In the selective forwarding attack, all nodes send packets to the server through node 3 because it is in their range except node 7 which can directly reach the server. In this way, malicious node 3 can drop packets and forward only selected ones. Results in Figure 6 show that usage figures of all the four considered resources are almost identical to those of the no-attack scenario. Hence, this attack has no considerable effect on the power usage of nodes but affects only the number of received packets of the server.

The expected number of packets to be dropped during the simulation are illustrated in Figure 7. Specifically, the graph shows the expected packet dropped ratio depending on the number of nodes sending to the malicious node and the drop ratio of the malicious node. In our experiment, 4 nodes are sending packets to the malicious node and all data packets are dropped. If we look at the blackhole points (blue) on the graph, when the nodes are 4 it shows that 80% of all packets in the network should have been dropped. That is correct in our case as the server receives packets from node 7 only. The other colours represent different cases of greyhole attacks and the number of packets that should be dropped. Overall, the results of this set of simulations are as expected, i.e. the number of dropped packets grow linearly with the drop rate and with the number of nodes sending to the malicious node. We nevertheless include the results for completeness.

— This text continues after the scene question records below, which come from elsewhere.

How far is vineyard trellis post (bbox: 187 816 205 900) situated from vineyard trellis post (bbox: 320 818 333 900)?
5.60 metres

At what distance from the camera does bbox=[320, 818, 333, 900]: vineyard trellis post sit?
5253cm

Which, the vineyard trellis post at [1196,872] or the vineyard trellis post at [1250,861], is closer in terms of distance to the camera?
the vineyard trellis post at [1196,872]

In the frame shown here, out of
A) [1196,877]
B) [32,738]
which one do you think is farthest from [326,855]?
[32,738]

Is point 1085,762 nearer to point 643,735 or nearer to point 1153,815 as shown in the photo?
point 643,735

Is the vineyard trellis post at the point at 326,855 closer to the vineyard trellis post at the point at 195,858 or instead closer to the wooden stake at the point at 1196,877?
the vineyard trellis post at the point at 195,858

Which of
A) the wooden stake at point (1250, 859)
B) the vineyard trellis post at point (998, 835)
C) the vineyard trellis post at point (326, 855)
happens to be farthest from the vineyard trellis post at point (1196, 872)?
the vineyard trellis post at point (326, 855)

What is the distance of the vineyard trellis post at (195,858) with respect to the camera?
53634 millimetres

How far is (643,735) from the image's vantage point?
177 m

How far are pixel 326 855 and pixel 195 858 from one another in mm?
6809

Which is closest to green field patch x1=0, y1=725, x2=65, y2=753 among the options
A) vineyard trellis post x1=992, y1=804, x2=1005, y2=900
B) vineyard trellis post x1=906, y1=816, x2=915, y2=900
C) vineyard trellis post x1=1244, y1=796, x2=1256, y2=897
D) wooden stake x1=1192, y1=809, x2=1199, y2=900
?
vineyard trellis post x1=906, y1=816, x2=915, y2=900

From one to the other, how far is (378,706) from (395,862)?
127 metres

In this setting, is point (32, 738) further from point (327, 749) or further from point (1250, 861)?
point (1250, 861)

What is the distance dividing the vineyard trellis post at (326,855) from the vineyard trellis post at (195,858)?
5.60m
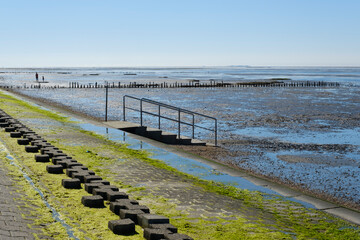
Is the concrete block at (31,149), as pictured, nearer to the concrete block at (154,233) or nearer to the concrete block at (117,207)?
the concrete block at (117,207)

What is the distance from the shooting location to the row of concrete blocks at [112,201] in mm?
5953

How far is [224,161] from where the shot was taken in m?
15.0

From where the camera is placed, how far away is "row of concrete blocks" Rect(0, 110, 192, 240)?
5953mm

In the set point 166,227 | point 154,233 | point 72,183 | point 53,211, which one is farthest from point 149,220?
point 72,183

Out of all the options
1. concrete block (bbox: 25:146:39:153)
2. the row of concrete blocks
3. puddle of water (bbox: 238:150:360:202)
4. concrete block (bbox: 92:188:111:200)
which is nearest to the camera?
the row of concrete blocks

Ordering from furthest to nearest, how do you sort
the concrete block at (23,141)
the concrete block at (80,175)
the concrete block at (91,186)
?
the concrete block at (23,141)
the concrete block at (80,175)
the concrete block at (91,186)

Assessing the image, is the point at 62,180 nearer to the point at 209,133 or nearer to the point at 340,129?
the point at 209,133

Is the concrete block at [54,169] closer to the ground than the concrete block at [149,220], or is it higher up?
closer to the ground

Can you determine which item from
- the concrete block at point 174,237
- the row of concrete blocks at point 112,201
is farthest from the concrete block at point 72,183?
the concrete block at point 174,237

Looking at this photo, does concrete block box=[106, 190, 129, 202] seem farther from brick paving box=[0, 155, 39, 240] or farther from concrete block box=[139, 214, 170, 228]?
brick paving box=[0, 155, 39, 240]

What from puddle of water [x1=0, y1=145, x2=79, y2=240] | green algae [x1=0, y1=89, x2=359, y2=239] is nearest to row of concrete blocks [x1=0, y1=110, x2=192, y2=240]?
green algae [x1=0, y1=89, x2=359, y2=239]

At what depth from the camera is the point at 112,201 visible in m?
7.38

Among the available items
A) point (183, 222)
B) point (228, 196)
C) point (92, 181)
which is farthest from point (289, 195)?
point (92, 181)

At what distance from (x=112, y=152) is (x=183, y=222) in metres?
6.96
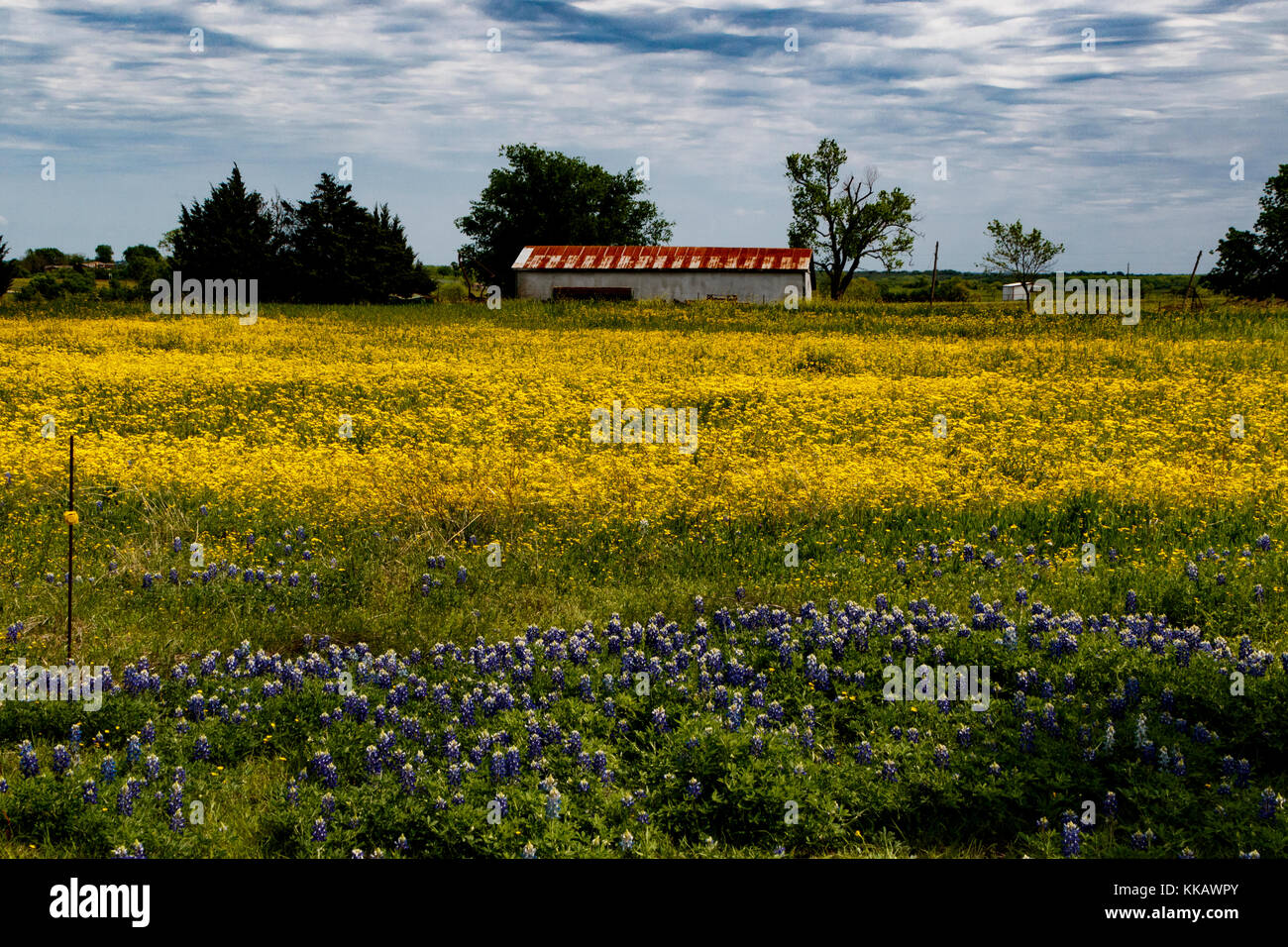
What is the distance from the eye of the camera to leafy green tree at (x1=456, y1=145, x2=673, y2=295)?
84.7 meters

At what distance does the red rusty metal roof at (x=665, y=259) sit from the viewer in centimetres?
5862

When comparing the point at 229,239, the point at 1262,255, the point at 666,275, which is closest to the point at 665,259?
the point at 666,275

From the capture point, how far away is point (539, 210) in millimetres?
85000

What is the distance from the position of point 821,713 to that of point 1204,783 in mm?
2083

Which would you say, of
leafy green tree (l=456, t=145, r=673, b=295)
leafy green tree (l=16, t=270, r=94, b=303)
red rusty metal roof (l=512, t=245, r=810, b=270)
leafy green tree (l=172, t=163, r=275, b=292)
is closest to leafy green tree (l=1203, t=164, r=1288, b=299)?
red rusty metal roof (l=512, t=245, r=810, b=270)

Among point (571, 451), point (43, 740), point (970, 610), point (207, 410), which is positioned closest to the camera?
point (43, 740)

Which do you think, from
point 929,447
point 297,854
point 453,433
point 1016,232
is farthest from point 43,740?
point 1016,232

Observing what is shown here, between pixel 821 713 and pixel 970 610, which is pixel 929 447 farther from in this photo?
pixel 821 713

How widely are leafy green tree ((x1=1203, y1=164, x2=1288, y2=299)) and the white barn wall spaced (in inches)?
1259

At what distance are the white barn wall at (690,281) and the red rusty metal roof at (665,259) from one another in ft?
1.06

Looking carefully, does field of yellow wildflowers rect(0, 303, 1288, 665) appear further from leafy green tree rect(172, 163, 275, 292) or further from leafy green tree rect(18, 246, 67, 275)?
leafy green tree rect(18, 246, 67, 275)

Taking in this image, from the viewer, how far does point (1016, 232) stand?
79.1m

Figure 7: Selective forwarding: Percentage of packets dropped

8.4 Versioning attack

Figure (a)a shows the CPU usage is increased by 1146% during the attack. Moreover, Figure (b)b depicts that nodes are in LPM for 12% less of the time. Thus, during the attack the time lost in LPM was gained in CPU mode. Figure (c)c represents the time that TX mode is activated in nodes. This has risen to 5720% while RX mode is increased by 478% as shown in Figure (d)d. That means that versioning attack has a significant effect on the network as a whole and a large impact on each of the nodes.

8.5 Rank attack

The results illustrate that the resources used for TX and RX are almost identical to those of the no-attack scenario. This is also the case for CPU and LPM modes. That means the attack alone has no effect on the power usage. It is mainly used to increase the impact of other attacks. For example, a blackhole attack could be combined with a rank attack to make it more harmful. Apart from that, this attack allows the malicious node to eavesdrop on all packets being sent to it. Although it does not affect the power usage, it can cause serious damage to an IoT network.

8.6 Stretch attack

Although the worst attack seems to be versioning attack, we were still interested in implementing the stretch attack in Cooja simulator. This type of attack is an extended version of Hello flooding in which rather than sending packets from source to sink, it uses a longer route to cause a higher rate of energy usage throughout the network. Thus, smart sensors should be exhausted earlier than during a Hello flooding attack. In order to compare power consumption, we used three different battery types; 2xAAA (1000 mAh), CR2032 (225 mAh), and CR123A (1500 mAh). This was achieved with the help of Kinetic Battery module of ContikiOS. The network used in this scenario consisted of 9 honest nodes, one malicious node and one server.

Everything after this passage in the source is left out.